Стала Анисью пытать — та губки стиснула да зверьком глядит — молчит. Взяла матушка вожжи сыромятные да ну ее ими поперек спины ходить, приговаривая:
— Говори, бесстыжая, кто таков — кто тебя, дуру такую, эдакую, рассякую, обрюхатил?! Говори! Говори!!
До кровавых синяков избила, а только Анисья все одно молчит, пыхтит только! Знает: коли выдаст Карла — худо тому придется, хуже, чем ей. Потому и молчит!
Уж так ее била матушка — чуть вовсе не прибила.
Сестрицы глядят, как мать дочь свою вожжами охаживает, друг к дружке жмутся. Жаль им сестрицу, зато и им наука впредь — знать будут да честь свою девичью беречь пуще ока!
Устала матушка, вожжи бросила, велела Анисью в чулан темный запереть да еды с водой без ее ведома не давать и дверцу не отпирать!
А сама не знает, как про все про то мужу своему сказать: ведь не пороть будет — до смерти дочь свою прибьет, ни ее, ни приплод не пожалев!
Хоть бы знать, от кого дите-то Анисья нагуляла? Может, поганец тот окажется кровей знатных да именитых, тогда можно и свадебку по-быстрому сладить, позор тем прикрыв!
Как то выведать?...
Может, другие дочери чего знают?
Велела их к себе звать. Те-то все ей и рассказали!
Мол, не иначе как это Карл, учитель, что иноземным языкам — немецкому да голландскому — их учит.

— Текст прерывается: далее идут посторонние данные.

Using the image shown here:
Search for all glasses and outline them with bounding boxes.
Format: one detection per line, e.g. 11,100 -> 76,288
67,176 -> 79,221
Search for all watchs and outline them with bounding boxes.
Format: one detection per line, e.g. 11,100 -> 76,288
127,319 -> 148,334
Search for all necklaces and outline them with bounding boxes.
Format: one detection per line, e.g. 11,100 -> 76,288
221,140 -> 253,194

Все-то он на Анисью заглядывался да ручку ее брал.
Ах ты, боже мой, срам-то какой — первейшую невесту на Москве, Лопухина дочь, простой солдат обрюхатил! Ай-яй, беда какая — хуже пожара! И что ж делать-то?!
Велела матушка Анисью из чулана привесть да послала за бабками-знахарками, что недуги телесные у крестьян, да и господ тоже, разными заговорами да травами лечат.
Сказала им:
— Берите ее, чего хотите делайте, а только дите-то, грехом зачатое, в утробе изведите да по-тихому в лесу или еще где заройте! Дам вам за то денег, сколь попросите. А ежели кому сболтнете — кнутами бить прикажу до смерти!